What makes a great book is: if it’s fresh, authentic, conceived out of the author’s soul or imagination; in short, a subject hasn’t been done 5,000 times before or not quite in that same style or voice or form before.

A book I keep coming back to: The Great Gatsby. I’ve read Gatsby well over a hundred times. I learn something new every time I reread it:  that’s one of the marks of a great work of art. Gatsby, as F. Scott Fitzgerald himself said, is about aspiration. It’s about reaching with the knowledge that one’s efforts are always going to fall short. And Fitzgerald’s language is so gorgeous. It’s almost unearthly. As other people have said, the last seven and a half pages of The Great Gatsby are the best writing that anybody has ever produced about the promise of America.

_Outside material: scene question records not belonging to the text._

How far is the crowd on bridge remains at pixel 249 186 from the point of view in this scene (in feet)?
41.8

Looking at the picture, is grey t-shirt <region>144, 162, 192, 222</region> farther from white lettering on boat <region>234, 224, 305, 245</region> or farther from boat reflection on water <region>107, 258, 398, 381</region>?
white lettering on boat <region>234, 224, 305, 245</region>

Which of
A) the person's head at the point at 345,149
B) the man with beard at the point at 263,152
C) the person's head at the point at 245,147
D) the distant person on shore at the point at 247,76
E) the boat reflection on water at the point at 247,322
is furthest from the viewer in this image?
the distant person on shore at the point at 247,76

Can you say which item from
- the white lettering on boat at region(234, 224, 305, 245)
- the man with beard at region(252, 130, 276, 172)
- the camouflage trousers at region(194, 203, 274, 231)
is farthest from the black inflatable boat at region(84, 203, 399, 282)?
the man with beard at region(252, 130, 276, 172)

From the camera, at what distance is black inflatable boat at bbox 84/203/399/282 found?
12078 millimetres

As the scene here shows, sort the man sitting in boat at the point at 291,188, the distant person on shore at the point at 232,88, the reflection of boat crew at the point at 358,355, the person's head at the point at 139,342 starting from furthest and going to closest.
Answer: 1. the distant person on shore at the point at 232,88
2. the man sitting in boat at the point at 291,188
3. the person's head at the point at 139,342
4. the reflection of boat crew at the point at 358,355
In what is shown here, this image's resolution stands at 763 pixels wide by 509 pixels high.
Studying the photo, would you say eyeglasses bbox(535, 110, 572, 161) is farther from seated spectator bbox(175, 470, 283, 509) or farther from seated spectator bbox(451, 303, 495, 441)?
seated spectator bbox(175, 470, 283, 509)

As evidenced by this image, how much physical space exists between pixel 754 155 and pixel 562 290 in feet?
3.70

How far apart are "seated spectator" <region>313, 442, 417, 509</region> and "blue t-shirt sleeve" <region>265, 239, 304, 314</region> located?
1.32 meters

In my free time, I gravitate toward: hard-boiled detective fiction. At its best, it’s a form that investigates the underside of American life and society. Detective fiction is also the only literary genre where the act of thinking is at the center of the narrative.  Edgar Allan Poe, the inventor of the detective story, called his strange new creation “tales of ratiocination” — tales of thinking. How do you make thinking itself engrossing, suspenseful, even sexy? That’s the challenge for detective fiction writers. 

If you asked me how many books I read this year: I couldn’t possibly tell you.